このギャップを埋めるのが薬剤師の役割であり、患者の理解を助ける服薬指導が求められます。
まとめ:吐き気止めは「食前」が基本だが柔軟に
・プリンペラン、ナウゼリン、ガナトンといった代表的な制吐薬は、添付文書上「食前投与」が基本。
・食前に服用する理由は「消化管運動とタイミングを合わせる」「吸収を早める」ため。
・ただし、食事がとれないときでも服用してよい。頓服としての使用も現場では行われている。

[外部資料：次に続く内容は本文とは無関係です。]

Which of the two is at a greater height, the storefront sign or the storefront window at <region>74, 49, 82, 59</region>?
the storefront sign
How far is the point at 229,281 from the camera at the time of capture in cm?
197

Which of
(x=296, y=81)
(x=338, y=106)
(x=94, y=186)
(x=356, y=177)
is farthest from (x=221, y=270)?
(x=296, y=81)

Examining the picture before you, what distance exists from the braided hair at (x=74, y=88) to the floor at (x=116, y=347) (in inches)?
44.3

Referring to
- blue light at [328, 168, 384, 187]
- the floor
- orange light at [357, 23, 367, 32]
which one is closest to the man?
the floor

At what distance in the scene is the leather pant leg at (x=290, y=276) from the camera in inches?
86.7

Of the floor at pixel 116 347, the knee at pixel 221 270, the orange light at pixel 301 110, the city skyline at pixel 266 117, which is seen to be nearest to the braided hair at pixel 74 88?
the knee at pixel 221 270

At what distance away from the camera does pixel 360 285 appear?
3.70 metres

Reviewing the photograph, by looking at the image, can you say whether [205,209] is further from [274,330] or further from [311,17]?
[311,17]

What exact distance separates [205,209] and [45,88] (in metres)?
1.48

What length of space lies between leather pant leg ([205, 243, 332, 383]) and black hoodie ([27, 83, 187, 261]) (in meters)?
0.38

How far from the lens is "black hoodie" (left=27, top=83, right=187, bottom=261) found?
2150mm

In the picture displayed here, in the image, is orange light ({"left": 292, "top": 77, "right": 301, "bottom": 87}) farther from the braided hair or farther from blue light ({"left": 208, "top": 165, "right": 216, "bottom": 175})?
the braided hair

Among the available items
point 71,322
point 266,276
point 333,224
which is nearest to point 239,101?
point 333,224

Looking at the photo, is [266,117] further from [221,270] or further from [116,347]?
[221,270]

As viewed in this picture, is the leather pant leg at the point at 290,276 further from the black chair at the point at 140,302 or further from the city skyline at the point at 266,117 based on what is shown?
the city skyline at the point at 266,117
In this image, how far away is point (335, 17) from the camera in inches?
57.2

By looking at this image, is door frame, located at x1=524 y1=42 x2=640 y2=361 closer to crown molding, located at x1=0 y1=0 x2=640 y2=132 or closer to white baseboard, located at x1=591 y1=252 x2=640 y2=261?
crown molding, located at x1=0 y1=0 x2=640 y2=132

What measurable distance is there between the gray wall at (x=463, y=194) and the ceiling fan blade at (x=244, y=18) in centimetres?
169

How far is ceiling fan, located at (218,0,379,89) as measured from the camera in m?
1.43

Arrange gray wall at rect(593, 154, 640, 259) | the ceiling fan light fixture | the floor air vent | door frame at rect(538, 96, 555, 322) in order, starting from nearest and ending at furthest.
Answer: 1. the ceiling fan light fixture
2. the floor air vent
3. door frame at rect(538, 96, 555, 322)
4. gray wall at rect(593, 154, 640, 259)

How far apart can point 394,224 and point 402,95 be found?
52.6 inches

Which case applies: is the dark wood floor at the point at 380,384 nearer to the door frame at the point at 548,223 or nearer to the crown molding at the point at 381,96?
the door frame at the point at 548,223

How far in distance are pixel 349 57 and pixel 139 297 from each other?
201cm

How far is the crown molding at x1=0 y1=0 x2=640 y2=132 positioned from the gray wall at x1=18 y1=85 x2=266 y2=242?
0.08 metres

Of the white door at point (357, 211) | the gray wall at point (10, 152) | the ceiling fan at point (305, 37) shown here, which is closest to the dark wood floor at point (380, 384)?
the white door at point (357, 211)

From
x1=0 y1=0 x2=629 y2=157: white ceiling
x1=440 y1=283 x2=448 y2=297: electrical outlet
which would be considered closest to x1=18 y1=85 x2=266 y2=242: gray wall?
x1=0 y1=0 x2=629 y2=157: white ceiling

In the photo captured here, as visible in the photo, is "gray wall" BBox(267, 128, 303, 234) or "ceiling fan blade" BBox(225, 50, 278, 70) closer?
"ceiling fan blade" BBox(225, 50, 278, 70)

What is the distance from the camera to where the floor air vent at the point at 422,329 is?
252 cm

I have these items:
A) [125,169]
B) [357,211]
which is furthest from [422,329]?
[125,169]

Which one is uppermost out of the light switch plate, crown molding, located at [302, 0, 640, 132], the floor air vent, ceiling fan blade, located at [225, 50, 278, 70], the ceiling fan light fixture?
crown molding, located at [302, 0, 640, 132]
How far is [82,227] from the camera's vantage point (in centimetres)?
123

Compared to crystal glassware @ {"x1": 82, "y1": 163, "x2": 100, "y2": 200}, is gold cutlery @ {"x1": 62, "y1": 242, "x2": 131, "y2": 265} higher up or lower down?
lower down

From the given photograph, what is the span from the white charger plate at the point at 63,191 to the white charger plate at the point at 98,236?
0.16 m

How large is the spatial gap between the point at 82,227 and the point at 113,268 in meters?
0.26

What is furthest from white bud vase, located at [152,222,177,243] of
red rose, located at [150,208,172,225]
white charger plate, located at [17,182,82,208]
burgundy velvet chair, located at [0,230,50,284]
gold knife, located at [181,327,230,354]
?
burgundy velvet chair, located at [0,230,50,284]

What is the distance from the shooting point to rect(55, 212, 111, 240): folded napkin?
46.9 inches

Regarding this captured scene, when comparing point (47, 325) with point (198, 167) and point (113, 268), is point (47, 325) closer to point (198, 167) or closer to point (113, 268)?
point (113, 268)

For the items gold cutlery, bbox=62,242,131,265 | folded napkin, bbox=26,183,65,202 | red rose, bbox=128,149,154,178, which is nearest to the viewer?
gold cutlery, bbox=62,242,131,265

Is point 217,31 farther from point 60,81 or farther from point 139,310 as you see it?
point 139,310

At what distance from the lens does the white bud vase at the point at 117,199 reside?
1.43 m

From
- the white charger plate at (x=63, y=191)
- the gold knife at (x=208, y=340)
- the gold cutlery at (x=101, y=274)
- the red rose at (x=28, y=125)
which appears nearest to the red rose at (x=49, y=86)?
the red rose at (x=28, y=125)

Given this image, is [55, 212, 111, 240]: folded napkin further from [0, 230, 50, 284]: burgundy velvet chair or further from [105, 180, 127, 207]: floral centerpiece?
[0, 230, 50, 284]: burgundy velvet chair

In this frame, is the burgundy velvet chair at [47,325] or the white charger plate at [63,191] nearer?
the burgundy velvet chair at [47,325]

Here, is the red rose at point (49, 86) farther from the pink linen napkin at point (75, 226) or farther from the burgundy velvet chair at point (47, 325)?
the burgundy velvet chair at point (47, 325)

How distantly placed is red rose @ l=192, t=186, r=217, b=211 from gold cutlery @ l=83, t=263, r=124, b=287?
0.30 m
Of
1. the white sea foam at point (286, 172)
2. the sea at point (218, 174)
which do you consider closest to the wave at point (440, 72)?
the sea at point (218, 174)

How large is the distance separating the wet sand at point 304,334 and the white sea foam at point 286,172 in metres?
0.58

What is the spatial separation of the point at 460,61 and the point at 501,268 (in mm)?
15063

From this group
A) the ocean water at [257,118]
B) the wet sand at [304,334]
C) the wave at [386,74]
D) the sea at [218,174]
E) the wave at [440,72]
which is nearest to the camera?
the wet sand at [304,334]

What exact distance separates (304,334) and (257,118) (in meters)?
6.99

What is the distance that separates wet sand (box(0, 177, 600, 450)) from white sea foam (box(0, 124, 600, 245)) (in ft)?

・薬剤師は添付文書と臨床実態の間をつなぎ、患者に「いつ飲んでもいいけど、食事前がベスト」と説明するのが望ましい。
吐き気止めを「食前でなければ効かない」と思い込みすぎると、患者が薬を飲み逃してしまうリスクがあります。大切なのは、「まずは吐き気を抑えることが優先」という視点を持ちつつ、食前服用の意義も正しく伝えることです。